Collected data
********
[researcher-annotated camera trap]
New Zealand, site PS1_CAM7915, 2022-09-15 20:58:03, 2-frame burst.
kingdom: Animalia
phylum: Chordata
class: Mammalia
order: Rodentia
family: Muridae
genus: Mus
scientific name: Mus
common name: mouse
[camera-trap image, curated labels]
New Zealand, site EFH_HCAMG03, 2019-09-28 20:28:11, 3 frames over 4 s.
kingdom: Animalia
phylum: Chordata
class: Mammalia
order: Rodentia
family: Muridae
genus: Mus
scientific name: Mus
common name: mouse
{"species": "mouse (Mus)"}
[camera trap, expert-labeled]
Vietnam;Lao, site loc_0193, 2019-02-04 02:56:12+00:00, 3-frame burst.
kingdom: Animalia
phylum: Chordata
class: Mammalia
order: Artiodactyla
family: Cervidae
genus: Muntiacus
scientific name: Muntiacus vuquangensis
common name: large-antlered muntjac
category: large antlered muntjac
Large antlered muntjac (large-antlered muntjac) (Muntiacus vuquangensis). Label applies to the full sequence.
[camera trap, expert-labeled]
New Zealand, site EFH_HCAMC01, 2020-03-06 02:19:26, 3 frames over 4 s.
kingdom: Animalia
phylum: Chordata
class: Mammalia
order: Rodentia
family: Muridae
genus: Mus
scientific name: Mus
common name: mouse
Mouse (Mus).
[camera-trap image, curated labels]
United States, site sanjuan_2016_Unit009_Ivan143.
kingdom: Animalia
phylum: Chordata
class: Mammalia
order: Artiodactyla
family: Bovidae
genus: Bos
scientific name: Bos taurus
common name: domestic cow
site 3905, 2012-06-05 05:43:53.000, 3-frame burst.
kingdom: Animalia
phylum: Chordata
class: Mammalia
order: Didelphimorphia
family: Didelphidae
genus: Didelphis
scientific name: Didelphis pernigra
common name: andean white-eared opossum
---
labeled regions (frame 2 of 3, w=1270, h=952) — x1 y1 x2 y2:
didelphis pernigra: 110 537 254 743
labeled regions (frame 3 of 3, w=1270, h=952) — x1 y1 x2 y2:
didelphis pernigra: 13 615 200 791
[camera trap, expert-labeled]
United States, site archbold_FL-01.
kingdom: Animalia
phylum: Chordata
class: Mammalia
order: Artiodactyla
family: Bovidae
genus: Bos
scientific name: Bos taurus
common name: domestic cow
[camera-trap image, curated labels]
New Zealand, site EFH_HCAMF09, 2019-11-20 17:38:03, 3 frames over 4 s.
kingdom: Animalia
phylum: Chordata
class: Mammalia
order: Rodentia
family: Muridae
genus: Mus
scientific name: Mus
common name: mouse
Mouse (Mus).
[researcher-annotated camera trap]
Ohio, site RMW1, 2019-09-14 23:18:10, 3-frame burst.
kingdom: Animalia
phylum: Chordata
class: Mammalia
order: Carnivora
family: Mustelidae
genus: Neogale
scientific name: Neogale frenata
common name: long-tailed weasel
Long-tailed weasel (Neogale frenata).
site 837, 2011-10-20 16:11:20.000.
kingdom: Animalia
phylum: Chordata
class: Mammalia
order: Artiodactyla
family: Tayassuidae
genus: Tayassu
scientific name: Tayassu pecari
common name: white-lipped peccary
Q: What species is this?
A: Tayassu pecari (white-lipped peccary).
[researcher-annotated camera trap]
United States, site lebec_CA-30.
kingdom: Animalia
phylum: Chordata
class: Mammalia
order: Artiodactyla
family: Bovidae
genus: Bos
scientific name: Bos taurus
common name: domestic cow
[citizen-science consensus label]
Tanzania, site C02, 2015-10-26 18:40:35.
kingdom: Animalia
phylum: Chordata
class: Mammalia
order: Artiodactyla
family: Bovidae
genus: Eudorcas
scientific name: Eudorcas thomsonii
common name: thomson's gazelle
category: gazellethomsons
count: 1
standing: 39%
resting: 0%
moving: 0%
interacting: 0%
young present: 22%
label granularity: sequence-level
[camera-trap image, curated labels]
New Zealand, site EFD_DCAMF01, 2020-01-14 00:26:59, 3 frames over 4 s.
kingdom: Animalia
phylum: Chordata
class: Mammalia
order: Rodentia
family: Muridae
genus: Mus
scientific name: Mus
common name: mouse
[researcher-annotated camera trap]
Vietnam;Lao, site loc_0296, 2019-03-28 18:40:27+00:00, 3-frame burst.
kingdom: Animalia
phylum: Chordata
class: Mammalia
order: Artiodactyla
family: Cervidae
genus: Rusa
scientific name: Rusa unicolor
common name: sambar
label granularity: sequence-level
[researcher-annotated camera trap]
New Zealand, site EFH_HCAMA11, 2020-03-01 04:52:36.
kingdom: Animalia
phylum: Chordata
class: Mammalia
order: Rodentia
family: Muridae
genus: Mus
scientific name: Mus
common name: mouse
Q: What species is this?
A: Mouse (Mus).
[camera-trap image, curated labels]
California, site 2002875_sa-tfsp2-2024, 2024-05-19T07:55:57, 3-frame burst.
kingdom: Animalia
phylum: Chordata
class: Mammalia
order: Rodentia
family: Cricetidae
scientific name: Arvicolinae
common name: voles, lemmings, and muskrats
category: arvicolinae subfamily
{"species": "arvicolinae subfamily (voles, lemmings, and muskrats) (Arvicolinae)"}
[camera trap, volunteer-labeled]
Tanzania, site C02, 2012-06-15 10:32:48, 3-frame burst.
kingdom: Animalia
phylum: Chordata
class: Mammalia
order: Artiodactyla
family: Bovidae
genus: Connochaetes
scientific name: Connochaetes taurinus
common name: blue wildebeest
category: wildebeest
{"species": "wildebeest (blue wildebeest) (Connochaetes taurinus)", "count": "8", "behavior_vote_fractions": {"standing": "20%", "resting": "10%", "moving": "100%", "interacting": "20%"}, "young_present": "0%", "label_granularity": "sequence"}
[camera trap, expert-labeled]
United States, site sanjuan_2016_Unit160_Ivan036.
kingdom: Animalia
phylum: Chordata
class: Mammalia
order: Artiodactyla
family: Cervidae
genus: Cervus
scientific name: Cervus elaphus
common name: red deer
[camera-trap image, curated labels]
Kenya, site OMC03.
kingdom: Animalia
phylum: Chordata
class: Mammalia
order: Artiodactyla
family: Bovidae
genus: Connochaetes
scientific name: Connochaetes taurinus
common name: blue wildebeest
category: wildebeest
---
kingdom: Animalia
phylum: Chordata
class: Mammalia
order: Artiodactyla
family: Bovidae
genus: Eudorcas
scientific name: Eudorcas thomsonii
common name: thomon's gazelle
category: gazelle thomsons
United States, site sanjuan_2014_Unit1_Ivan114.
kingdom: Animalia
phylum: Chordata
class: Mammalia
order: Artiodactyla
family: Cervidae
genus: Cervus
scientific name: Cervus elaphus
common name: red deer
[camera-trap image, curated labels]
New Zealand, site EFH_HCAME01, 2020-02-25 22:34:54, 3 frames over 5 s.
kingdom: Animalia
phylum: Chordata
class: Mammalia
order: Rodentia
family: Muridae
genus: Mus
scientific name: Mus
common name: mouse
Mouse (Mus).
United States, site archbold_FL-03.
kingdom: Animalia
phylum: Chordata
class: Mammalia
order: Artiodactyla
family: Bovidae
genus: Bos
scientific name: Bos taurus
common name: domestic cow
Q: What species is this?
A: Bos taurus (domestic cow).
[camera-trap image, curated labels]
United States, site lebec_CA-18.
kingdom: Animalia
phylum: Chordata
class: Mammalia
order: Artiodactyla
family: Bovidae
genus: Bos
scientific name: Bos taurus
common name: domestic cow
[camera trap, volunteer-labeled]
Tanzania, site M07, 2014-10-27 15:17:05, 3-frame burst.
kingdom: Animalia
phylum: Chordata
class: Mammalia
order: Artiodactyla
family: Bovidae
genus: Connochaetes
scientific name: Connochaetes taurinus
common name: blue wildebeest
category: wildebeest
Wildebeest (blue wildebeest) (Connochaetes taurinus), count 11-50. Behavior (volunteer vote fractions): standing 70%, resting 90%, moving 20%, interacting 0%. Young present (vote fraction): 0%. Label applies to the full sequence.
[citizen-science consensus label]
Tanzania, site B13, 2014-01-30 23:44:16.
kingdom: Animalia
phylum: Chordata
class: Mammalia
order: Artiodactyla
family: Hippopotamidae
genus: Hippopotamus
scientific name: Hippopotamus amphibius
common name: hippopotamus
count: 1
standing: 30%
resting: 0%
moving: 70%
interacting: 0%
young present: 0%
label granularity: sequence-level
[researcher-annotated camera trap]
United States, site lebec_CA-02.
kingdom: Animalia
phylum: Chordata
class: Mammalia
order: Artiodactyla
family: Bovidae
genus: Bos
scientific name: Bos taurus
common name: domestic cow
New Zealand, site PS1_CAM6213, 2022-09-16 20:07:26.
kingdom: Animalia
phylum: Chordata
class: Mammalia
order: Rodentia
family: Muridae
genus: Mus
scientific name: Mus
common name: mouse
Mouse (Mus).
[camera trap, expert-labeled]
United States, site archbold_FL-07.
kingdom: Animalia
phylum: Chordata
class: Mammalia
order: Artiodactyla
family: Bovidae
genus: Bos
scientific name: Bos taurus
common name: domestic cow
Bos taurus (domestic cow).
********
▶ [PROBLEM DETAILS]: What lines above hold the word "Zealand"? Pull each one out.

▶ [TASK ANSWER]:
New Zealand, site PS1_CAM7915, 2022-09-15 20:58:03, 2-frame burst.
New Zealand, site EFH_HCAMG03, 2019-09-28 20:28:11, 3 frames over 4 s.
New Zealand, site EFH_HCAMC01, 2020-03-06 02:19:26, 3 frames over 4 s.
New Zealand, site EFH_HCAMF09, 2019-11-20 17:38:03, 3 frames over 4 s.
New Zealand, site EFD_DCAMF01, 2020-01-14 00:26:59, 3 frames over 4 s.
New Zealand, site EFH_HCAMA11, 2020-03-01 04:52:36.
New Zealand, site EFH_HCAME01, 2020-02-25 22:34:54, 3 frames over 5 s.
New Zealand, site PS1_CAM6213, 2022-09-16 20:07:26.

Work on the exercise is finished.